§ THE TASK:
Print the data from the line containing "What distance from the photographer" up to and including the line containing "tall tree silhouette (bbox: 77, 217, 102, 252) →", with every line unchanged.
-- START OF SUPPLIED ENTRIES --
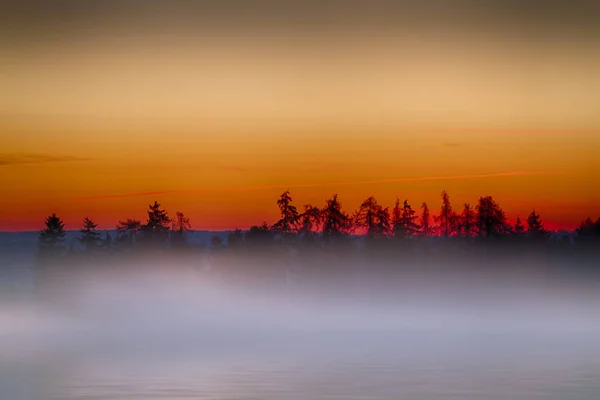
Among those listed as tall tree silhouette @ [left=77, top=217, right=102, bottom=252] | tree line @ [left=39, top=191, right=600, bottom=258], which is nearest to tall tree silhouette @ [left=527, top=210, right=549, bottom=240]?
tree line @ [left=39, top=191, right=600, bottom=258]

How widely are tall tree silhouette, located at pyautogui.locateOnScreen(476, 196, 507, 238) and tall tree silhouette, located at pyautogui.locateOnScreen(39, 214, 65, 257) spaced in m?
27.9

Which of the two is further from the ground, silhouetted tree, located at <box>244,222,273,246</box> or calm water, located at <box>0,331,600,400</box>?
silhouetted tree, located at <box>244,222,273,246</box>

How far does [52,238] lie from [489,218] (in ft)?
101

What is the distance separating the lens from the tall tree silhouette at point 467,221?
58.5 metres

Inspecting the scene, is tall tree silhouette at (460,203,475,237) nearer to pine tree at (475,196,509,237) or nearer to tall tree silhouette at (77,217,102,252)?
pine tree at (475,196,509,237)

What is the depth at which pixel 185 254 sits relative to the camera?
Answer: 7156 cm

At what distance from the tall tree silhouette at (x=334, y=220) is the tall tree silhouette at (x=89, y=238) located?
17170 mm

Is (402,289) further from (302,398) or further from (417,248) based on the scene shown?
(302,398)

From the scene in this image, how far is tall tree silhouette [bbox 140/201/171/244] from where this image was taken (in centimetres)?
5631

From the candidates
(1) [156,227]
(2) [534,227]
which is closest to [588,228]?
(2) [534,227]

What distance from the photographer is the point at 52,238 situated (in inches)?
3017

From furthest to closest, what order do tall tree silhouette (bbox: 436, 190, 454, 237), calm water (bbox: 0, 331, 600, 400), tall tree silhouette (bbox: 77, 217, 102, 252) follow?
tall tree silhouette (bbox: 77, 217, 102, 252) → tall tree silhouette (bbox: 436, 190, 454, 237) → calm water (bbox: 0, 331, 600, 400)

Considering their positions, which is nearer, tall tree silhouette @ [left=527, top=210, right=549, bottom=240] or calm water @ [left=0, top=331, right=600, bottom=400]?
calm water @ [left=0, top=331, right=600, bottom=400]

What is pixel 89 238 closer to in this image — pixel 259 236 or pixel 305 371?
pixel 259 236
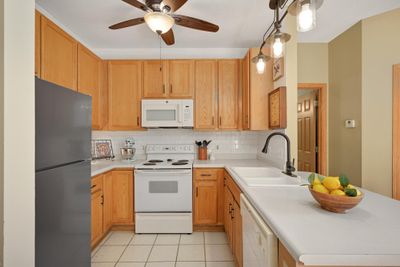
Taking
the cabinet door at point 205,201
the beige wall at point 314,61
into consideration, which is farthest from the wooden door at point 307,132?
the cabinet door at point 205,201

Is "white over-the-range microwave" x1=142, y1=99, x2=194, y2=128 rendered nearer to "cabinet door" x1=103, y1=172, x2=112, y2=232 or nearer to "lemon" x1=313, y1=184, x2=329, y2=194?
"cabinet door" x1=103, y1=172, x2=112, y2=232

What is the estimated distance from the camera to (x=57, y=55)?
1893 millimetres

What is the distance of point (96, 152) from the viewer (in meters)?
2.91

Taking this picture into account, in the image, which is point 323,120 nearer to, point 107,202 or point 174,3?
point 174,3

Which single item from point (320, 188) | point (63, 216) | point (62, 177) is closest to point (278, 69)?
point (320, 188)

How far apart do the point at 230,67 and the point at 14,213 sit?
8.74 ft

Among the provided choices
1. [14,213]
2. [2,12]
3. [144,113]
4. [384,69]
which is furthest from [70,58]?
[384,69]

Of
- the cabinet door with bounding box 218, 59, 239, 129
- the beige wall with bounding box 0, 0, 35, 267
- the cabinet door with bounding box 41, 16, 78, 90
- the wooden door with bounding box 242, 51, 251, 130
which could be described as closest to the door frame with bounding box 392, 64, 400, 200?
the wooden door with bounding box 242, 51, 251, 130

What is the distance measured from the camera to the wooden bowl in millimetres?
856

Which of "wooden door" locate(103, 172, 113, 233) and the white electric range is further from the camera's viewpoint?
the white electric range

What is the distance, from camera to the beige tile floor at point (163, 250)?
1.96 m

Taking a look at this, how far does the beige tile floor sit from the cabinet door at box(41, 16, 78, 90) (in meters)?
1.82

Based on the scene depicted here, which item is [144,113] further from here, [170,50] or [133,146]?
[170,50]

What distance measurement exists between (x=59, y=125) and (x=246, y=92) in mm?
2080
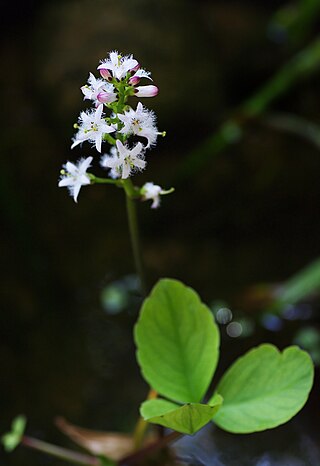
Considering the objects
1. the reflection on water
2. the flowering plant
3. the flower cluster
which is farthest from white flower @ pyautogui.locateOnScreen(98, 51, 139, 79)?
the reflection on water

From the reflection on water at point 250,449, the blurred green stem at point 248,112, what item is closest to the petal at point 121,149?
the reflection on water at point 250,449

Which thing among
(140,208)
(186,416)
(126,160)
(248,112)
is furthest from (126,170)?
(248,112)

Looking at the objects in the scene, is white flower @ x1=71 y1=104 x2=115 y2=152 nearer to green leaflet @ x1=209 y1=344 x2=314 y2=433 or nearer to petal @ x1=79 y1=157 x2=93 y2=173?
petal @ x1=79 y1=157 x2=93 y2=173

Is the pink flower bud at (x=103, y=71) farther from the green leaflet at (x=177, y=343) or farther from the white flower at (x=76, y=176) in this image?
the green leaflet at (x=177, y=343)

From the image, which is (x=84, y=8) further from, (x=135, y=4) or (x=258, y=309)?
(x=258, y=309)

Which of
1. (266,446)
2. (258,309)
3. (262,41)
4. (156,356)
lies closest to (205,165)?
(258,309)

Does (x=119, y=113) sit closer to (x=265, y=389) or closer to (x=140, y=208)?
(x=265, y=389)
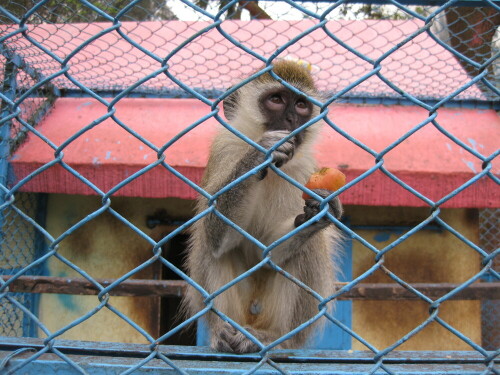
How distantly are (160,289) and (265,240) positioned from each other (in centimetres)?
118

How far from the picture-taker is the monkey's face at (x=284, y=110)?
8.03ft

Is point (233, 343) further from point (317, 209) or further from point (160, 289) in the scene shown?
point (160, 289)

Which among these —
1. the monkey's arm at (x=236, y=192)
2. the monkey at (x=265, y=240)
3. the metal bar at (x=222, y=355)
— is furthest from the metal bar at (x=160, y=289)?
the metal bar at (x=222, y=355)

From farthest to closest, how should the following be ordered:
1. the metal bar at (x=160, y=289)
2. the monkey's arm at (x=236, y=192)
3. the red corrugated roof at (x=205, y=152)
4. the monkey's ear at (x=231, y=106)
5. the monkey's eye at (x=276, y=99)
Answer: the red corrugated roof at (x=205, y=152)
the metal bar at (x=160, y=289)
the monkey's ear at (x=231, y=106)
the monkey's eye at (x=276, y=99)
the monkey's arm at (x=236, y=192)

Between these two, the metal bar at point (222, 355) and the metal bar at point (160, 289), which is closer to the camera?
the metal bar at point (222, 355)

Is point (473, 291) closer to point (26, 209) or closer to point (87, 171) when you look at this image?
point (87, 171)

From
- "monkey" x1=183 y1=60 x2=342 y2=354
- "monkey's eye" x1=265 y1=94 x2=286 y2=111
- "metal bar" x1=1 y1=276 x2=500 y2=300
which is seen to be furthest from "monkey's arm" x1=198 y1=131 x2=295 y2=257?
"metal bar" x1=1 y1=276 x2=500 y2=300

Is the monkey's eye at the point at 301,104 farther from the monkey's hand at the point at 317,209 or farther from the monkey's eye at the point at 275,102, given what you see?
the monkey's hand at the point at 317,209

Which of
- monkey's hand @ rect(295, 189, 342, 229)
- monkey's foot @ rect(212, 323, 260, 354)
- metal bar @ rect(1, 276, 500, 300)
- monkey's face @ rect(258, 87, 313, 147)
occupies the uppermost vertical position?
monkey's face @ rect(258, 87, 313, 147)

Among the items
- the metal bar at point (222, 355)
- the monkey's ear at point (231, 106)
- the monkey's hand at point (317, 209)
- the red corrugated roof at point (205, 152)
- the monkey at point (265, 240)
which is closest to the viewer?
the metal bar at point (222, 355)

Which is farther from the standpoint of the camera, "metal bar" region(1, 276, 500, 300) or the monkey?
"metal bar" region(1, 276, 500, 300)

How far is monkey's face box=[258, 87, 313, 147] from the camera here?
8.03 ft

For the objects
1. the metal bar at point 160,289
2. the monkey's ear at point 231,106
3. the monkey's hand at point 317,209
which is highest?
the monkey's ear at point 231,106

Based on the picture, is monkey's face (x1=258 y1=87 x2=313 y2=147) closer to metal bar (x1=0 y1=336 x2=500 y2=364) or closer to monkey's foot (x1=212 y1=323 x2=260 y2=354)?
monkey's foot (x1=212 y1=323 x2=260 y2=354)
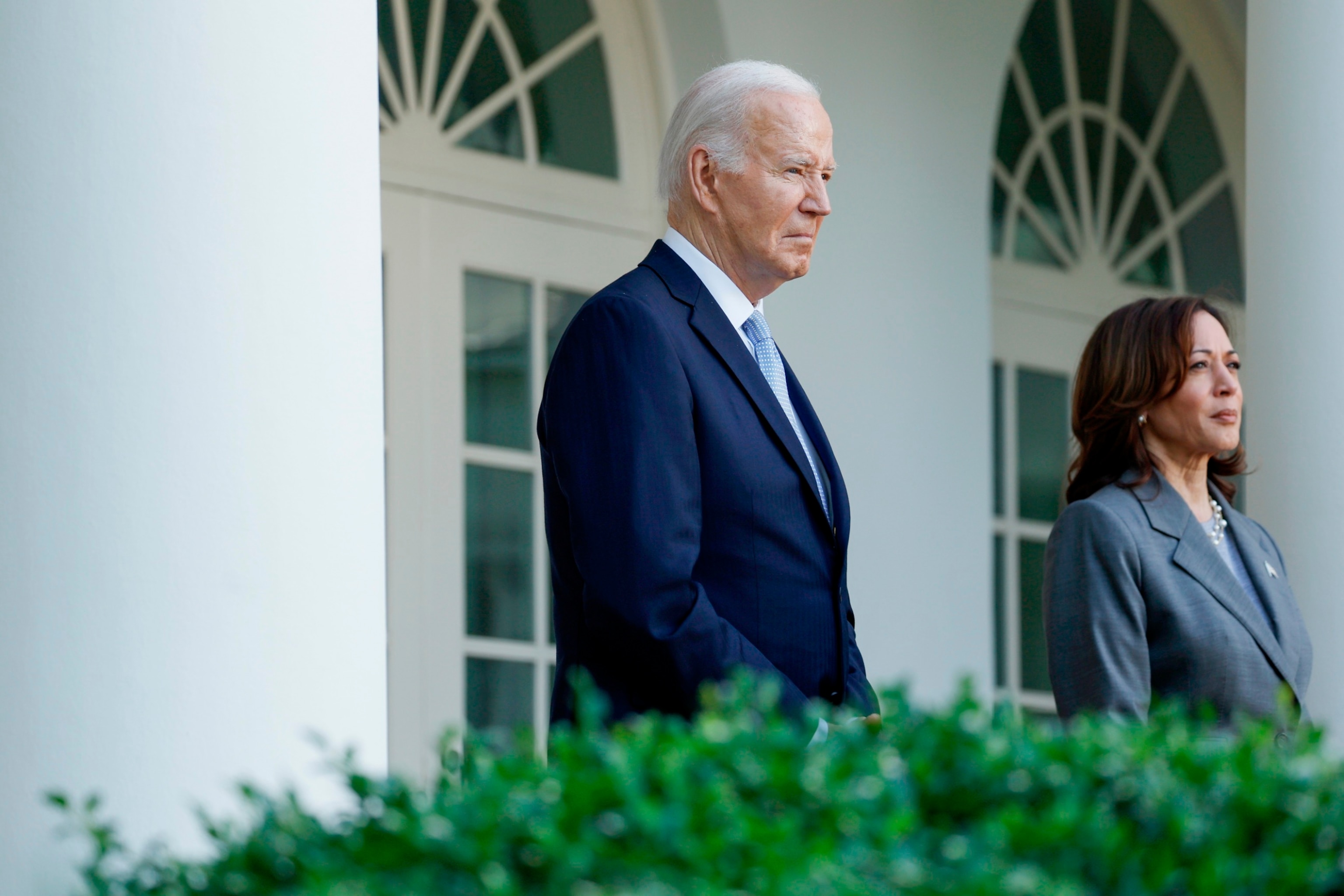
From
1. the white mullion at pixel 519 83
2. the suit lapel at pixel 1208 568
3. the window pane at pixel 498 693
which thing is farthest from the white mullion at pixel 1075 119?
the suit lapel at pixel 1208 568

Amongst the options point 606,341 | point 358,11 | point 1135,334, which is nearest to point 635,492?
point 606,341

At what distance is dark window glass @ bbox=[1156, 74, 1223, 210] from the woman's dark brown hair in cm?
392

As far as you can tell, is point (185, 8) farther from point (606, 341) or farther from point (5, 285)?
point (606, 341)

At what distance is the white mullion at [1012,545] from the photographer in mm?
6648

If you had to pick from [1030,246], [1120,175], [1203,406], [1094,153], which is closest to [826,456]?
[1203,406]

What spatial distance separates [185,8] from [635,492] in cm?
90

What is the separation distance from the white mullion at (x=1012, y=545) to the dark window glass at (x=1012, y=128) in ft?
2.50

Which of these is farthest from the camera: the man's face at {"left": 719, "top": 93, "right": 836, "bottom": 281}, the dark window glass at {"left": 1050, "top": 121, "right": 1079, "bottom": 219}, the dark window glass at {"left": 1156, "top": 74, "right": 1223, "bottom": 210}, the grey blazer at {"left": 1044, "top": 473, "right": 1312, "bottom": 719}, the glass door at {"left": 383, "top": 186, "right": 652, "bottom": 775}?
the dark window glass at {"left": 1156, "top": 74, "right": 1223, "bottom": 210}

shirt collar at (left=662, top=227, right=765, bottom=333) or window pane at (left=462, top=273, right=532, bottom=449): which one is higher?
window pane at (left=462, top=273, right=532, bottom=449)

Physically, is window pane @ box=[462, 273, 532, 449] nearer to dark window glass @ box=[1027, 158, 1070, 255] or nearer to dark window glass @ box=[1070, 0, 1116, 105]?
dark window glass @ box=[1027, 158, 1070, 255]

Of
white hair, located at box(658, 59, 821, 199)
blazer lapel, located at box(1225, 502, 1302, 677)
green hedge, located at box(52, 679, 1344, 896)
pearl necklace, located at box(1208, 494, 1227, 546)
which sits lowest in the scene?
green hedge, located at box(52, 679, 1344, 896)

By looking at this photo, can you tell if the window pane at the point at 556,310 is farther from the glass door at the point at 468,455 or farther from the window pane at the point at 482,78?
the window pane at the point at 482,78

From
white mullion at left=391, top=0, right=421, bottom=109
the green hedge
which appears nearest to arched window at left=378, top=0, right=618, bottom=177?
white mullion at left=391, top=0, right=421, bottom=109

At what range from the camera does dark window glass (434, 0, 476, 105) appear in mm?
5605
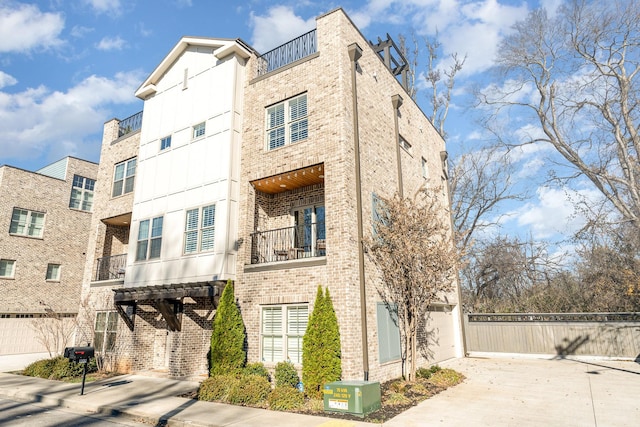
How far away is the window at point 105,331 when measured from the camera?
1569cm

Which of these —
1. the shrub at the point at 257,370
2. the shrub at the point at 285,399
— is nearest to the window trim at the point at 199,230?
the shrub at the point at 257,370

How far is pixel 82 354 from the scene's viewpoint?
35.5ft

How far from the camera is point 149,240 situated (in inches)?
568

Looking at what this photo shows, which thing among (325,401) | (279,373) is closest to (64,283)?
(279,373)

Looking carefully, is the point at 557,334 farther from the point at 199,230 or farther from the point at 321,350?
the point at 199,230

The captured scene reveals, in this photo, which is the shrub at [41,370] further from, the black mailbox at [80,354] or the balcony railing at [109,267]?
the black mailbox at [80,354]

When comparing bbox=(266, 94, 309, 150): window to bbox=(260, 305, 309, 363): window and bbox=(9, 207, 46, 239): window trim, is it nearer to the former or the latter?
bbox=(260, 305, 309, 363): window

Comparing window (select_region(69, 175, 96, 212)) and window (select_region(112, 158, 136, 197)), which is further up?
window (select_region(69, 175, 96, 212))

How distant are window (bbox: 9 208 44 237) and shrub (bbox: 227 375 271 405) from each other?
2024cm

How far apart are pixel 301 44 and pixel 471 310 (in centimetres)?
1758

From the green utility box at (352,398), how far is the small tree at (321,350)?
0.94m

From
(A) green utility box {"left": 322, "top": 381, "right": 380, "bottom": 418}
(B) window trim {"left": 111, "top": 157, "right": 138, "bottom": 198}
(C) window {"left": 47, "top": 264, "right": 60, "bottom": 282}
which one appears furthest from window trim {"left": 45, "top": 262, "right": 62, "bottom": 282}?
(A) green utility box {"left": 322, "top": 381, "right": 380, "bottom": 418}

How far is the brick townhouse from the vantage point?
10.9 metres

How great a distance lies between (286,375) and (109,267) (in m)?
11.5
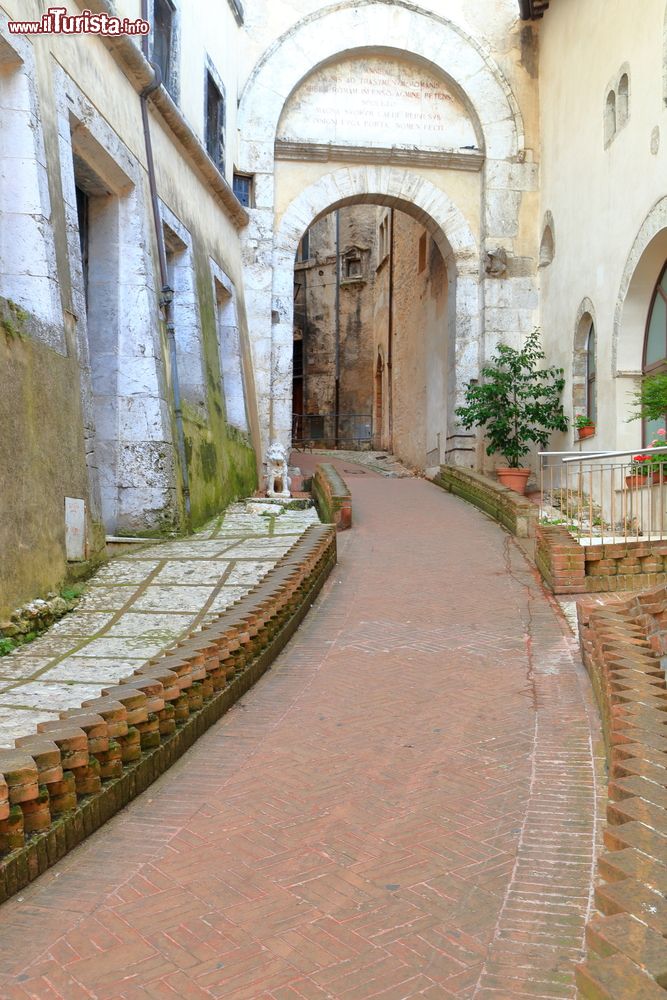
-- END OF SUPPLIED ENTRIES --
§ FINISHED EXERCISE:
What distance from the photographer is the point at 52,238 situated (in inches)?
3017

From furthest to closest, what order do tall tree silhouette (bbox: 436, 190, 454, 237), calm water (bbox: 0, 331, 600, 400), tall tree silhouette (bbox: 77, 217, 102, 252) follow?
tall tree silhouette (bbox: 77, 217, 102, 252) → tall tree silhouette (bbox: 436, 190, 454, 237) → calm water (bbox: 0, 331, 600, 400)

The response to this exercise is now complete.